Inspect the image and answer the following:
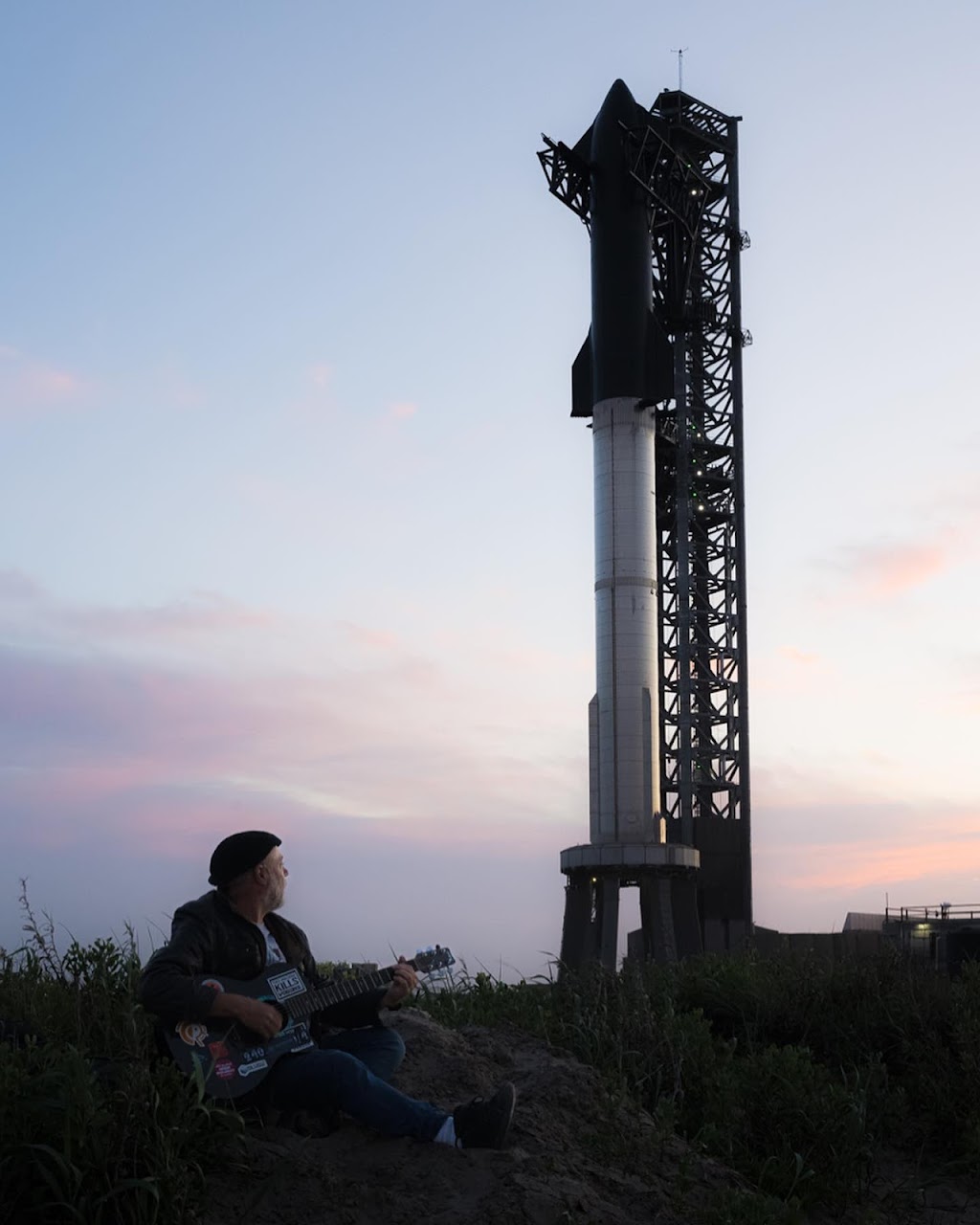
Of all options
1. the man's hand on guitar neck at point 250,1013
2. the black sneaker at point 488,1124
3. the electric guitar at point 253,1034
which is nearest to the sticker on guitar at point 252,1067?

++++++++++

> _Exercise task_: Copy out the text of the entries above line for line, leaving out the pictures.

> _Expected answer_:
Inspect the image and answer the following:
Of all options
1. the man's hand on guitar neck at point 250,1013
2. the black sneaker at point 488,1124
3. the electric guitar at point 253,1034
which is nearest to the sticker on guitar at point 252,1067?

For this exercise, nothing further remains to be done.